> [Excerto fornecido]
--------------------------------

Uma valente confusão sem grande interesse que nem me apeteceu estruturar
Das Bedenklichste in unserer bedenklichen Zeit ist, dass wir noch nicht denken1.
— Martin Heidegger (1889–1976)
Os blogs estão mortos, tal como está Deus. Não há nada inerentemente mau neste princípio, só dele decorre o terror da responsabilidade individual. Durante a massa da história registada, Deus serviu o propósito de enquadramento das acções humanas. O Bem e o Mal, portanto, mesmo quando a divisória que os acantona acaba escondida pela espuma das marés dos tempos. Deus morreu quando deixou de exercer influência na definição do certo e do errado — independentemente das pessoas com fé que aderem a diferentes igrejas, é nas sociedades seculares que encontram a bússola comportamental do seu Bem e Mal. Em suma, os comportamentos são moldados por medo de condenação a pena de prisão e não por condenação à danação eterna.
Os blogs, durante algum tempo, criaram um “nós”, uma sensação de comunidade, mas essa comunidade só foi possível de sustentar através do princípio da materialização. Não há rede social ou qualquer outro formato digital que permita a manutenção de comunidade através da separação física que um ecrã proporciona. Sem a corporização das pessoas no mesmo espaço físico, enquanto pode subsistir alguma forma de comunicação, perde-se a comunidade. Os blogs morreram quando deixamos de fazer jantares. É mesmo tão simples como isso.
Comunicamos com palavras, uma ferramenta da oralidade. Diferentes línguas têm diferentes ritmos, diferentes sons, gerando diferentes musicalidades auditivas. Não existe uma relação unívoca entre uma língua e outra. Não admira que se discuta animada e apaixonadamente sobre qual das traduções de Dostoevsky melhor consegue a aproximação ao texto original.
Quando digo que os blogs estão mortos, não me refiro necessariamente ao que entendemos por blog e sim, de uma forma abrangente, a qualquer das ferramentas digitais de expressão escrita ou audiovisual à distância. Inclui tudo, seja Twitter, Facebook ou qualquer outra coisa. Isto porque não há materialização corpórea dos intervenientes. Sem as pessoas se conhecerem, sem estarem na presença uns dos outros, a comunicação torna-se fraccionada, parcial, um aglomerado de palavras sem emissão directa do ser que as profere. Uma abstracção.
Não foi por passarem a existir versões impressas acessíveis da Bíblia que se dispensou o sermão. Não é por passar a eucaristia dominical na televisão que se pode dispensar a missa presencial. “A mensagem é o meio” (McLuhan), logo a mensagem da eucaristia é a própria comunidade que se agrega na igreja. O conteúdo é o próprio evento.

--------------------------------

> [Dados disponíveis]
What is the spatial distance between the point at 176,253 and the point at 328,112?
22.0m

--------------------------------

> [A realizar]
a. De acordo com o texto sobre a morte dos blogs, em que momento morreram os blogs?
b. Prossiga o texto sobre a morte dos blogs a partir da última frase apresentada.
O material provém de uma fonte distinta da do texto sobre a morte dos blogs.

> [Respostas finais]
a. Morreram quando deixámos de fazer jantares.

b.
No mundo digital não há eventos. Nem sequer há artigos de jornal: a mensagem é o ecrã. Artigos de jornal existiam quando a mensagem era o papel, o acto de o dobrar e de o transportar debaixo do braço, um acessório de identificação do indivíduo.
(Em The White Lotus, uma mini-série HBO, a certa altura as duas adolescentes que se apresentam como existindo sem porém viverem – uma contradição muito milenial – ironizam com o bronco sobre terem um consultor de moda para os livros que devem usar na berma da piscina).
Por isso, agora somos todos existencialistas em declarada má fé. O inferno são as outras pessoas. A democracia nem sequer existe além de um artifício ficcional (quem elegeu a Ursula von der Leyen?). Somos governados por ecrãs, por figuras ausentes, desconhecidas, que estabeleceram uma comunidade real, presencial, estabelecida por apatia da des-comunidade global, mas que se encontram fisicamente para delinear o Bem e o Mal e a consequente salvação ou danação dos súbitos, obrigados a aceitar os preceitos burocrato-divinos estabelecidos. A alternativa do inferno deixou de ser uma perspectiva tão negra como antes era.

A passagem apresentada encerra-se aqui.